Tossing My Cookies

Every once in a while, a vulnerability scares the heck out of even the most jaded security pros

6:00 PM -- I'm a little more careful with my cookies now.

If you work in this industry, you have to keep your emotional distance from the latest and greatest threats, or otherwise you could end up locked away in a room with your stand-alone PC and no Internet access or wireless card. At the extreme, this professional distance take the form of denial, like "the latest Microsoft patches don't apply to me" or "no need to worry about that exploit because I have antivirus."

But there's something unnerving about Cross-Site Request Forgery (CSRF). (See CSRF Vulnerability: A 'Sleeping Giant'.)

CSRF vulnerability is present in most every Website.
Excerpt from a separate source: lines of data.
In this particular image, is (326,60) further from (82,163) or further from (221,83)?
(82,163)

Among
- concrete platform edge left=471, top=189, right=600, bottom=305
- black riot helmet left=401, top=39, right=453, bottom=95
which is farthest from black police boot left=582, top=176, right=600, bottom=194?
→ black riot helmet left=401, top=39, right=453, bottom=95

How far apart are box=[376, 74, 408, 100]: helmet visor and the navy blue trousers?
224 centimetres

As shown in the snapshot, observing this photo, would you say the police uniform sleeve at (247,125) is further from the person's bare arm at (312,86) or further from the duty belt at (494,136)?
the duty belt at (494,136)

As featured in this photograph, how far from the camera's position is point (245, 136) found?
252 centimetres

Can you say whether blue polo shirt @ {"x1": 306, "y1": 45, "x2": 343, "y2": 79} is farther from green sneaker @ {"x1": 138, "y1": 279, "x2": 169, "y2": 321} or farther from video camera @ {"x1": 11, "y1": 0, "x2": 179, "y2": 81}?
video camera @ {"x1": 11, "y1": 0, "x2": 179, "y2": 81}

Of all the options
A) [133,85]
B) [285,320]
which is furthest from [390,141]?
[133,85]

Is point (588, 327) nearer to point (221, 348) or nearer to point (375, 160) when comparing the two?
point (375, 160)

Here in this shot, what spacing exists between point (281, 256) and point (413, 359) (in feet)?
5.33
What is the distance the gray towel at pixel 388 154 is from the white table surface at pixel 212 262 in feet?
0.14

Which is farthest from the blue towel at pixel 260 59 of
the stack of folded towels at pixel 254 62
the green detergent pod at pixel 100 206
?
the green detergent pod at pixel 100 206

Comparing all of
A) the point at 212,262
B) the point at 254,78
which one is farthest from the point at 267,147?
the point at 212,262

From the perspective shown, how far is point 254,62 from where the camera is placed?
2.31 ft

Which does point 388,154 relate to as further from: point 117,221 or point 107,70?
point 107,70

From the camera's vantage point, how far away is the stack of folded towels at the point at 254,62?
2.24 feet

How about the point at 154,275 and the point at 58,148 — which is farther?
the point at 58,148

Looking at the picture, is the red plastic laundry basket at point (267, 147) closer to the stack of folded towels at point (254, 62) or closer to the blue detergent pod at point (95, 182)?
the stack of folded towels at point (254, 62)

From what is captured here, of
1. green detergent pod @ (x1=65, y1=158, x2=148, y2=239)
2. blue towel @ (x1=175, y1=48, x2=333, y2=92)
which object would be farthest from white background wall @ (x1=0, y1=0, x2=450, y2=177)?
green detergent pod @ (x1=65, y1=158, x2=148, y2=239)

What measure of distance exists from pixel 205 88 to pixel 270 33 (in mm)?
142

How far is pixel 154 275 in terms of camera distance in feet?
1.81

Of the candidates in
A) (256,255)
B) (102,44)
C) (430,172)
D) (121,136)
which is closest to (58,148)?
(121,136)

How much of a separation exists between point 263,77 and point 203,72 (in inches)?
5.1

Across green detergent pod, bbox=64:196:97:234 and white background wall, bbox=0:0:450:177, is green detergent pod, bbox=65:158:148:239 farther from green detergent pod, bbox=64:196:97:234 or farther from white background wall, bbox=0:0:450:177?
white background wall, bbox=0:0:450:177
That's red flag number one. And red flag number two is that it's tough to detect and correct. A CSRF attack occurs when you visit a Web page controlled by an attacker and it forces the browser -- using your legitimate, authenticated cookies -- to make malicious requests, on your behalf. So an attacker could wipe out my bank account before I could balance my checkbook.

So this time around, I sent Dark Reading’s Web group a heads-up link to my CSRF story, "just in case," having been burnt before. You may recall the last time I wrote a story about a bigtime Web threat -- Cross-Site Scripting (XSS) -- our Website was exposed for having the very same XSS vulnerability as in our article.

Oh, I know CSRF isn't as widespread as XSS. But I'm still keeping my fingers crossed that nobody stirs that sleeping giant. And in the meantime, I'm heeding the advice of security researchers and purging my cookies. Wanna join me?